A hydrocele is a collection of fluid in the space around the testicle which is surrounded by a sac called the Tunica Vaginalis. Hydroceles can occur at any age and usually for no apparent reason. They often grow slowly over months or years.
- If the hydrocele is not causing any symptoms, it is sometimes left alone and monitored. If it becomes larger and causing discomfort, treatment may be required.
- Surgery to repair the hydrocele is indicated if the hydrocele is large and causing pain/discomfort. The repair is made through an incision in the scrotum. Depending on the size, the sac may be partially removed and/or wrapped inside out around the epididymis.
- Following surgery, the scrotum may be bruised, tender and swollen. This is because the raw area left in place of the hydrocele tends to ooze blood internally. This often takes two weeks to settle. Rarely, the testicle continues to make a lot of fluid, and a recurrent hydrocele reforms.

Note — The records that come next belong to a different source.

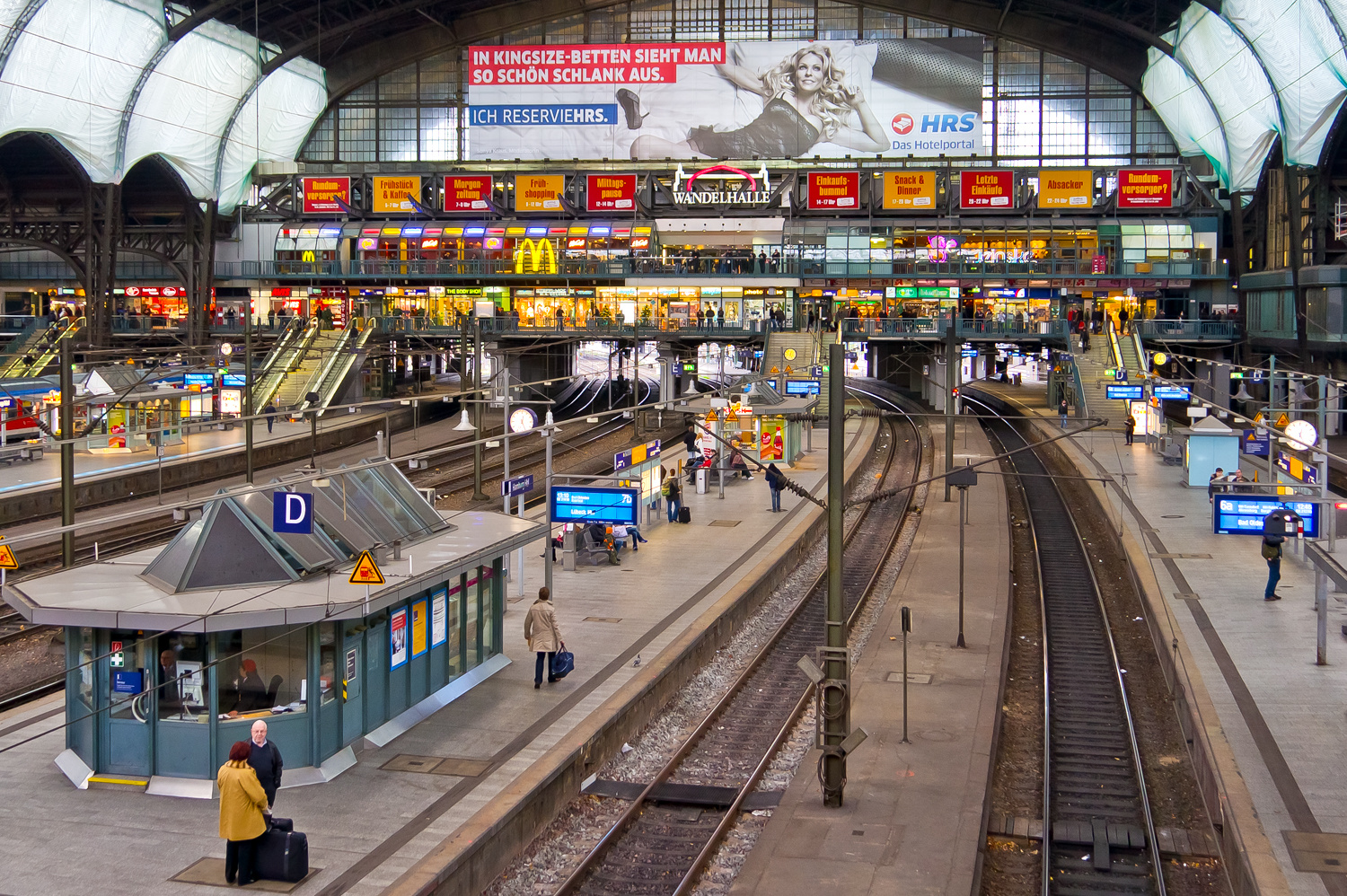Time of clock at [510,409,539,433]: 12:26
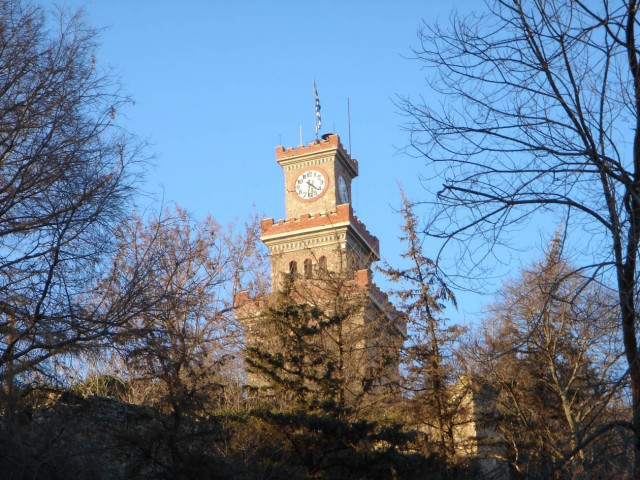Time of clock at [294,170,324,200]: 4:31
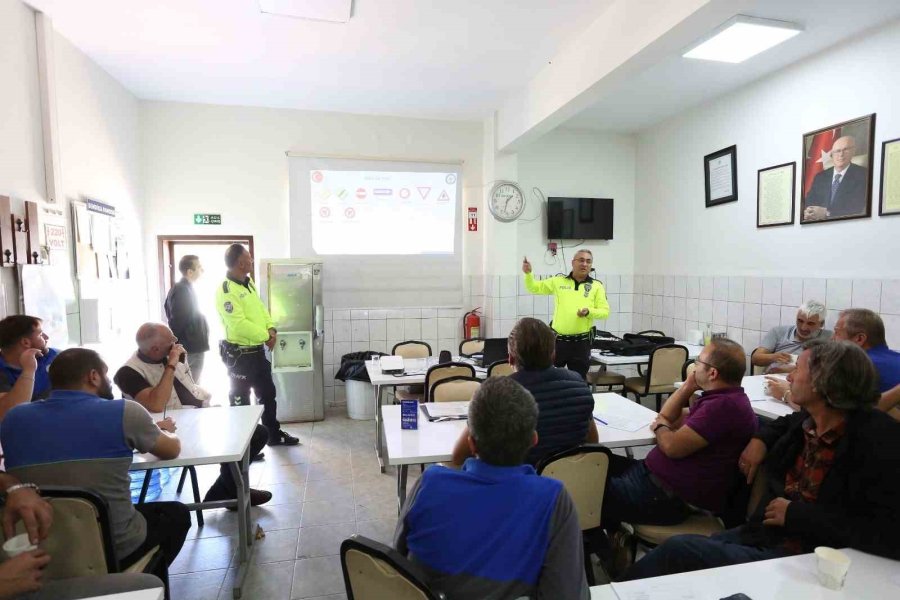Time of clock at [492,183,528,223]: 1:32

- It is wise to rest for a few days following your procedure.
- It is advisable you wear supportive underwear and take regular pain relief (as recommended by your surgeon).
- It is recommended you don’t do any heaving lifting for 2 weeks following procedure.
- You will return to the rooms for a wound check 1 week following your procedure and then 3 weeks later for a review with your surgeon.
- Please call the Practice Nurse if swelling is worsening, the scrotum is more painful or you have developed a fever.